The hospital is the only full-service hospital dedicated to children in all of B.C. and the Yukon. Many of those cases were life-threatening.
Colleen Aird, philanthropy coordinator for the B.C. Children’s Hospital Foundation, said the hospital provides hope, even a second chance at life for the most vulnerable of the population — children.
That’s certainly been the case for one young lady who, with a remarkable level of poise and courage, entered the hospital in May 2016 to have a hole in her heart repaired by the surgical team at B.C. Children’s Hospital.
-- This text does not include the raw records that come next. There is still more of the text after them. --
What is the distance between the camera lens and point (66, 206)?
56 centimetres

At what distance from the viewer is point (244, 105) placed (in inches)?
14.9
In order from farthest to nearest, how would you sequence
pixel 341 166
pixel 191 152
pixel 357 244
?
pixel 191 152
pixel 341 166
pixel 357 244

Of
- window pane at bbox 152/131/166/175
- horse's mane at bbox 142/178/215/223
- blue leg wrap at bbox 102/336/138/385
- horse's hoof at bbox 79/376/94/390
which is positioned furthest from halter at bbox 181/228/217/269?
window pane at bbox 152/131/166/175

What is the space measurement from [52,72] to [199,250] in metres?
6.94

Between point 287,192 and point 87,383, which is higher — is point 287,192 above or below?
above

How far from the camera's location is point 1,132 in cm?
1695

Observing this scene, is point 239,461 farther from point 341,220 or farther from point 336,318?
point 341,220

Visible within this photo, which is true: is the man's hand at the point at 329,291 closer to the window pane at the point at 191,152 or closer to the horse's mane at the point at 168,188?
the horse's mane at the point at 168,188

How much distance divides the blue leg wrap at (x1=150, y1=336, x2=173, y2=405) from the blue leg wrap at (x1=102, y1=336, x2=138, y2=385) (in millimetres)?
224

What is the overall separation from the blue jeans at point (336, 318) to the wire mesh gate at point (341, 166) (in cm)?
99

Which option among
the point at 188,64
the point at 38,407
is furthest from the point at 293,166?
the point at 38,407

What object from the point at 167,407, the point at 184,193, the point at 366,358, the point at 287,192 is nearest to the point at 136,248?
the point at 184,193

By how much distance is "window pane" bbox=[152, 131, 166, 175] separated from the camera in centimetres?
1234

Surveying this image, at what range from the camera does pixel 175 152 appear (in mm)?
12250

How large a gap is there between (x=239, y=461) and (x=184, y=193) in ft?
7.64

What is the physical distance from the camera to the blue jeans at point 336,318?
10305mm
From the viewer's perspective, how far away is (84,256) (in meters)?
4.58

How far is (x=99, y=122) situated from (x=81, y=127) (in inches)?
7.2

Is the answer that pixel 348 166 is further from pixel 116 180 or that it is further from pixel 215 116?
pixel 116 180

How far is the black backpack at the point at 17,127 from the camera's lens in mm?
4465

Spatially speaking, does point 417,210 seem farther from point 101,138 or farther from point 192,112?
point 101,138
Her name is Emma Locke, and even before birth, it was discovered that she had a small hole in her heart. The condition, known as atrial septical defect, was congenital (Emma’s older sister required open heart surgery by the age of three although her younger brother was born without the defect).
As Emma grew, it was hoped the hole would mend itself, but although she thrived in life and grew to be an active, happy little girl, tests showed the hole in her heart was growing bigger.
Surgery was required.
Naturally the idea of heart surgery might reasonably be expected to cause a level of stressful, almost paralyzing anticipation. Not for Emma, who lives in Langford.
“She is an amazing little girl, that’s certain,” said her mother, Jennifer. “Starting about November of 2015, we talked about her surgery and Emma wanted to do something to raise money to help support the hospital.”
Emma said she wanted to help buy equipment for the hospital.
“I wanted to do something to help other kids,” she said. “I know there are other kids like me and I wanted to help buy equipment for the hospital so they could keep helping (those children).”
So in February of 2016, only months before her own surgery, Emma launched Two Hearts, One Wish, a charity to raise money for the hospital through the sale of handmade bracelets.
The initiative has been successful, not only in raising $2,865 to date, but in engaging school friends, neighbours and others who have been inspired by the little girl’s courage and selflessness.
Emma has become an ambassador for the hospital’s cause, appearing at a series of events to tell her story, sell bracelets and encourage the generosity of potential donors.
On Sept. 10 at the Delta Victoria Ocean Pointe Resort and Spa, Emma’s story will be one of many told at a gala fundraising event dubbed Harvest on the Harbour — A Night Under the Stars. The night will feature a silent auction, a four course meal, live music and dancing. Emma’s story will be told to those in attendance and event organizer Nicole MacKinnon, the hotel’s director of sales and marketing, is certain her story will resonate with those in attendance.
“Emma, and others like her, is what this event is all about,” said MacKinnon. “We’re thrilled to be able to host this event to raise money and awareness of the wonderful work being done at the hospital.”
Tickets for the event are available at deltavictoriagala.com.